A manifestação ocorre após o vazamento de áudios e mensagens em que Flávio pede recursos financeiros a Vorcaro. Segundo informações divulgadas pelo site The Intercept Brasil
, o banqueiro teria pago cerca de R$ 61 milhões entre fevereiro e maio de 2025 para a produção do filme “Dark Horse”.
Na nota, Flávio Bolsonaro afirmou que o pedido envolvia apenas patrocínio privado para um projeto audiovisual também privado.
“Mais do que nunca é fundamental a instalação da CPI do Banco Master. É preciso separar os inocentes, dos bandidos”, declarou o senador.
O parlamentar afirmou ainda que conheceu Daniel Vorcaro em dezembro de 2024, após o fim do governo Bolsonaro, e destacou que, naquele momento, não havia acusações públicas contra o banqueiro.
Segundo Flávio, o contato foi retomado posteriormente devido ao atraso no pagamento de parcelas necessárias para a conclusão do filme.
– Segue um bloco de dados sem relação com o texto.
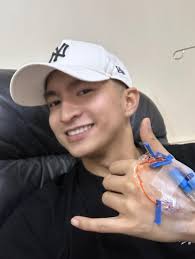 Finally completed my chemo sessions. For a total of 8 cycles of  chemotherapy for my Non-hodgekin lymphoma treatment. 🙏🏻 Excited for my  comeback.. and comeback for my hair 😅 NOW WAITING FOR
“O que aconteceu foi um filho, procurando patrocínio PRIVADO para um filme PRIVADO sobre a história do próprio pai. Zero de dinheiro público. Zero de lei Rouanet”, afirmou.
Na nota, o senador também negou ter oferecido vantagens em troca do apoio financeiro ou intermediado negociações com o governo.
“Não ofereci vantagens em troca. Não promovi encontros privados fora da agenda. Não intermediei negócios com o governo. Não recebi dinheiro ou qualquer vantagem”, disse.
Flávio Bolsonaro ainda comparou o episódio às relações do governo federal com Daniel Vorcaro e voltou a defender a criação de uma Comissão Parlamentar de Inquérito (CPI) para investigar o caso.
“Isso é muito diferente das relações espúrias do governo Lula e seus representantes com Vorcaro. Por isso, reitero, CPI do MASTER JÁ”, concluiu.